-- THE DATA follows --

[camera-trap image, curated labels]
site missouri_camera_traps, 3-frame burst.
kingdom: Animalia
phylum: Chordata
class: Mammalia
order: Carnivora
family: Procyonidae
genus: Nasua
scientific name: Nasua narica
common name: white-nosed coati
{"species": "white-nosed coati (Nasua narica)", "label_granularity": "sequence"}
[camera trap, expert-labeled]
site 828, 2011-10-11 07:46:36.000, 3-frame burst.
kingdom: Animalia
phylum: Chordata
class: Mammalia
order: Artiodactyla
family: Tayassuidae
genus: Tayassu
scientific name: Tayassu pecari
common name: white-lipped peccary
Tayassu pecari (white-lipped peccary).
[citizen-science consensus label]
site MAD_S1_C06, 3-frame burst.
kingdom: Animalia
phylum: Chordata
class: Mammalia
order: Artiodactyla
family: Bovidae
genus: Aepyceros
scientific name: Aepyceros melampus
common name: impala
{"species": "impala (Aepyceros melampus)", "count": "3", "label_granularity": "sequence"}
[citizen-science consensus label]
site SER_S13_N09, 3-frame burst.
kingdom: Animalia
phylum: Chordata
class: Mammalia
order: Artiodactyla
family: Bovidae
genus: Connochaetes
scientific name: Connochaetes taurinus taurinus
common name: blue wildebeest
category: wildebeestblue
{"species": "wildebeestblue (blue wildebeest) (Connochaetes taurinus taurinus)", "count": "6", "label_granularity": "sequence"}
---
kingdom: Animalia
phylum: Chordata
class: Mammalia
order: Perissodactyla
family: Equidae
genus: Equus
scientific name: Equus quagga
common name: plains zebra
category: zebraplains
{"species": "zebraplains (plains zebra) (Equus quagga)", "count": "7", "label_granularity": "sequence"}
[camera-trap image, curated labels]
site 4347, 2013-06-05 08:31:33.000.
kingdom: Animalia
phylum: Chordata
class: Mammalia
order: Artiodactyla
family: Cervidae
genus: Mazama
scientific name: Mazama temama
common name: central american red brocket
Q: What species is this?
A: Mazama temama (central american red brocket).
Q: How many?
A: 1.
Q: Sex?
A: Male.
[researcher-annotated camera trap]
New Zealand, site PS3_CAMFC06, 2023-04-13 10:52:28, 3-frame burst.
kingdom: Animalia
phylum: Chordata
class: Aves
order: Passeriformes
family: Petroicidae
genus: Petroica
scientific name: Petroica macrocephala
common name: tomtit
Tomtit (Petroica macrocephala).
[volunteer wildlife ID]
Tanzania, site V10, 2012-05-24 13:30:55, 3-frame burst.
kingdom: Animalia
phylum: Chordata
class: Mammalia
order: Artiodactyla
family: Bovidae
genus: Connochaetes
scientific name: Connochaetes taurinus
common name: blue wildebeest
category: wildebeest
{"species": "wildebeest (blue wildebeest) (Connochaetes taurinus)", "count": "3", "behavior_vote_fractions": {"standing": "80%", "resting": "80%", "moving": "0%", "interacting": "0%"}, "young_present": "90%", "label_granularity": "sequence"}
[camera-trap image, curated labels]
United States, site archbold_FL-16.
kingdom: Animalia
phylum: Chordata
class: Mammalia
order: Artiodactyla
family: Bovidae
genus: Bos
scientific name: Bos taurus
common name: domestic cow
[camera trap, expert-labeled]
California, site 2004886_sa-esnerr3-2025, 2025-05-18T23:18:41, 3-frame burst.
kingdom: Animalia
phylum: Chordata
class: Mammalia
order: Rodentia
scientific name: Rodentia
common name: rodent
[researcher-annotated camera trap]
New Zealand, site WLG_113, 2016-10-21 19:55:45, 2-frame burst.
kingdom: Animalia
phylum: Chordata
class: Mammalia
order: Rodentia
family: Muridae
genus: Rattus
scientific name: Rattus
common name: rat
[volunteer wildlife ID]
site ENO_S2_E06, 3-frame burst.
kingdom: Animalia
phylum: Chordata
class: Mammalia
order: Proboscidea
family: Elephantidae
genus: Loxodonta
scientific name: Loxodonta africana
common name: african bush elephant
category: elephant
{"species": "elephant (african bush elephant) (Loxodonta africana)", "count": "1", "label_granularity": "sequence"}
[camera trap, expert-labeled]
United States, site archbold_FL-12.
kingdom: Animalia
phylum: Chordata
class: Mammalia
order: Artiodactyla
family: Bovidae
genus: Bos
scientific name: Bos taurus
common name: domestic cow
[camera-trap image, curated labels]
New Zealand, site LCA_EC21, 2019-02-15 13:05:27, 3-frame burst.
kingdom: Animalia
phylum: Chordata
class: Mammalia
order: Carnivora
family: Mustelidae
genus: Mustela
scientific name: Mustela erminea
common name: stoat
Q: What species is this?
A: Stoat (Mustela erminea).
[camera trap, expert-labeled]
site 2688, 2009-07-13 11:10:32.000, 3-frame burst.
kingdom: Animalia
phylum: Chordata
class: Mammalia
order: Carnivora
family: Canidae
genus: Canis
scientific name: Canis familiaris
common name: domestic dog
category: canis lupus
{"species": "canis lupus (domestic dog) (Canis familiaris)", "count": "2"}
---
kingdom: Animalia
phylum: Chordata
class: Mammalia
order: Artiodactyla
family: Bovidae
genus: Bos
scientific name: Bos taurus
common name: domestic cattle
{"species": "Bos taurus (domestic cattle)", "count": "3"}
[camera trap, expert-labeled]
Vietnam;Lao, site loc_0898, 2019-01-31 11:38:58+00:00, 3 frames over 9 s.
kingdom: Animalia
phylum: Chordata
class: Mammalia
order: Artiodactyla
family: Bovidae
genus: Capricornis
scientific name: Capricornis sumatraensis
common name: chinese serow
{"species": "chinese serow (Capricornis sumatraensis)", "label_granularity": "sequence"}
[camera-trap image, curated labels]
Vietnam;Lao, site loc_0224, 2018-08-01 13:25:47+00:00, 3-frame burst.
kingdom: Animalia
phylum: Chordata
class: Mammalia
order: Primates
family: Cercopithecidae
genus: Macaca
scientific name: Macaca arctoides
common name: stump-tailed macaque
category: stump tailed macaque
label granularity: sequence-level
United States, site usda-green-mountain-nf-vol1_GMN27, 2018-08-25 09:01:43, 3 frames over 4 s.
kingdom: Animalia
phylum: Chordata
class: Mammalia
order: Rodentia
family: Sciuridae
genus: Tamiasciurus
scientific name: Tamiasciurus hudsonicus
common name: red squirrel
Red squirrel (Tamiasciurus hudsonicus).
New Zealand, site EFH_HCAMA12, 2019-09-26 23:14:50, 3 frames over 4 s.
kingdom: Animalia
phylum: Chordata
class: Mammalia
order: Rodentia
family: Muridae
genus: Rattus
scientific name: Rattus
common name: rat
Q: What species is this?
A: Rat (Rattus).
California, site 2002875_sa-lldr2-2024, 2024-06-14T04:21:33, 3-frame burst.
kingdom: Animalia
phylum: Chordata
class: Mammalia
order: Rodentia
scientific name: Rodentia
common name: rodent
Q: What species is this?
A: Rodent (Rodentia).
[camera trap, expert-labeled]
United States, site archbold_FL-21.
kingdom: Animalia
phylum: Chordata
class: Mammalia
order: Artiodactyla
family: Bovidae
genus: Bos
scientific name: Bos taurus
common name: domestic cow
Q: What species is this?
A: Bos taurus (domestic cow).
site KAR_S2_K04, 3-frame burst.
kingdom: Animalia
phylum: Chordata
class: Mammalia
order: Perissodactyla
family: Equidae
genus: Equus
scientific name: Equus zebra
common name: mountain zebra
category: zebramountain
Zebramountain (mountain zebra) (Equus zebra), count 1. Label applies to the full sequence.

-- THE DATA concluded --

→ WHAT THIS TASK INVOLVES
Can you repeat, word for word, every line above from the one containing "New Zealand, site PS3_CAMFC06, 2023-04-13" down to the one containing "site ENO_S2_E06, 3-frame burst.", including both?

→ SOLUTION TO THE PROBLEM
New Zealand, site PS3_CAMFC06, 2023-04-13 10:52:28, 3-frame burst.
kingdom: Animalia
phylum: Chordata
class: Aves
order: Passeriformes
family: Petroicidae
genus: Petroica
scientific name: Petroica macrocephala
common name: tomtit
Tomtit (Petroica macrocephala).
[volunteer wildlife ID]
Tanzania, site V10, 2012-05-24 13:30:55, 3-frame burst.
kingdom: Animalia
phylum: Chordata
class: Mammalia
order: Artiodactyla
family: Bovidae
genus: Connochaetes
scientific name: Connochaetes taurinus
common name: blue wildebeest
category: wildebeest
{"species": "wildebeest (blue wildebeest) (Connochaetes taurinus)", "count": "3", "behavior_vote_fractions": {"standing": "80%", "resting": "80%", "moving": "0%", "interacting": "0%"}, "young_present": "90%", "label_granularity": "sequence"}
[camera-trap image, curated labels]
United States, site archbold_FL-16.
kingdom: Animalia
phylum: Chordata
class: Mammalia
order: Artiodactyla
family: Bovidae
genus: Bos
scientific name: Bos taurus
common name: domestic cow
[camera trap, expert-labeled]
California, site 2004886_sa-esnerr3-2025, 2025-05-18T23:18:41, 3-frame burst.
kingdom: Animalia
phylum: Chordata
class: Mammalia
order: Rodentia
scientific name: Rodentia
common name: rodent
[researcher-annotated camera trap]
New Zealand, site WLG_113, 2016-10-21 19:55:45, 2-frame burst.
kingdom: Animalia
phylum: Chordata
class: Mammalia
order: Rodentia
family: Muridae
genus: Rattus
scientific name: Rattus
common name: rat
[volunteer wildlife ID]
site ENO_S2_E06, 3-frame burst.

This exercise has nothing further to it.